Weiters war für sie erkennbar, dass es sich bei der Aussage des Kundenbetreuers betreffend dem erzielbaren Tagesumsatz erstens nur um eine Prognose und nicht eine Zusage handelte und zweitens um eine insofern unpräzise Äußerung, als sie sich nur auf den maximal erzielbaren Tagesumsatz und nicht auf den – für die wirtschaftliche Entscheidung über den Vertragsabschluss relevanteren – durchschnittlich zu erzielenden Umsatz bezog.

Für die Franchisenehmerin war auch aus jener Bestimmung des Franchisevertrags nichts zu gewinnen, wonach die Franchisegeberin für Schäden des Franchise-Nehmers, die sie im Rahmen der vertraglichen Zusammenarbeit verursacht hat, zwar nur bei Vorsatz und grober Fahrlässigkeit haftet, schon bei sonstiger, also leichter, Fahrlässigkeit aber dann, wenn sie Pflichten verletzt, deren Erfüllung die ordnungsgemäße Durchführung des Franchise-Vertrags erst ermöglicht: Liegt es – so der OGH – doch auf der Hand, dass die unrichtige Umsatzprognose des Kundenbetreuers für sich allein die ordnungsgemäße Durchführung des Vertrags nicht vereitelte.
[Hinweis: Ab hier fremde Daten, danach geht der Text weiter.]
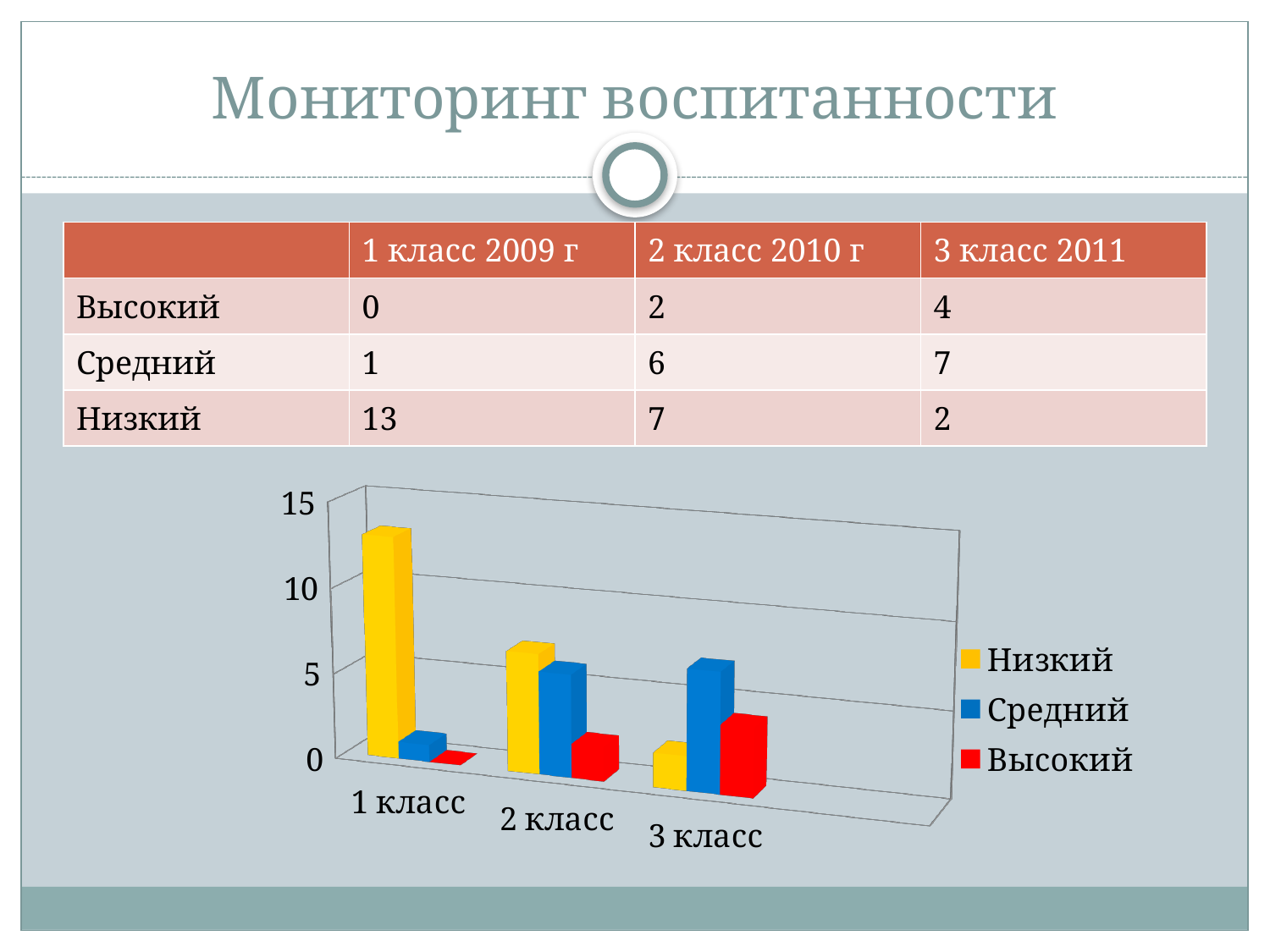
How many series does the chart legend list? 3 Do the Высокий values rise or fall from 1 класс to 3 класс? rise Which category has the highest value for Низкий? 1 класс Is the value for Низкий in 1 класс greater or less than 10? greater Which category has the lowest value for Высокий? 1 класс What is the difference between the Низкий values for 1 класс and 3 класс? 11 What is the value for Низкий in 1 класс? 13 How many categories are shown on the x axis of the chart? 3 What is the value for Высокий in 3 класс? 4 What kind of chart is shown on the slide? bar chart What is the value for Средний in 2 класс? 6 Which is larger in 3 класс, Средний or Низкий? Средний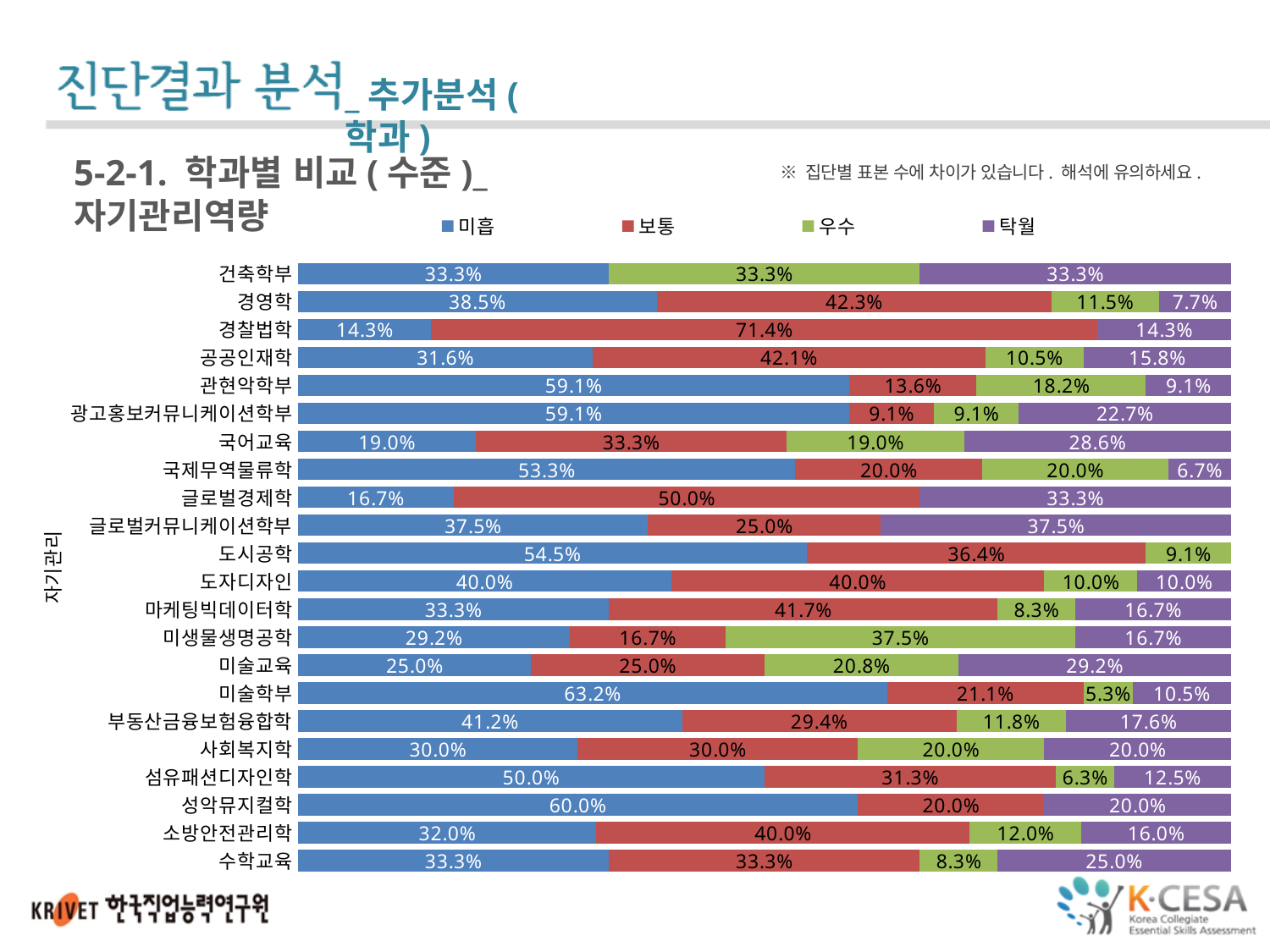
What is the 탁월 value for 글로벌커뮤니케이션학부? 37.5% Which department has the lowest 미흡 value? 경찰법학 How many series does the legend list? 4 How many departments (categories) are plotted in the chart? 22 What is the 미흡 value for 미술학부? 63.2% What is the difference between the 미흡 values of 관현악학부 and 국어교육? 40.1% What type of chart is shown on the slide? stacked bar chart What is the 보통 value for 경찰법학? 71.4% Which is larger, the 우수 value for 미생물생명공학 or the 우수 value for 소방안전관리학? 미생물생명공학 What is the 우수 value for 섬유패션디자인학? 6.3% Which department has the highest 미흡 value? 미술학부 Which legend entry is shown in purple? 탁월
Erkenntnisse aus dem OGH-Urteil

Was lernen wir daraus: „Zum einen sollten Franchisesysteme mit Umsatzerwartungen gegenüber potenziellen Franchise-Nehmern grundsätzlich vorsichtig sein und den Mitarbeitern hier auch die entsprechenden Werkzeuge und Schulungen zur Hand geben. Zum anderen aber ist auch hier die konkrete Ausformulierung der Haftung in Franchiseverträgen entscheidend, wenn es trotz allem zu Unzufriedenheit seitens eines Franchise-Nehmers kommt“, so Rechtsanwältin Nina Ollinger. „Wie bei vielen anderen Themen gilt auch hier: die Ausgestaltung eines guten Franchisevertrages ist für den Franchise-Geber eine Investition, an der nicht gespart werden sollte, wenn man in der laufenden Arbeit Zeit, Ärger und vor allem Geld sparen möchte“, so die Franchiserechts-Expertin, die ihre Kanzlei in Purkersdorf und Klosterneuburg betreibt, weiter.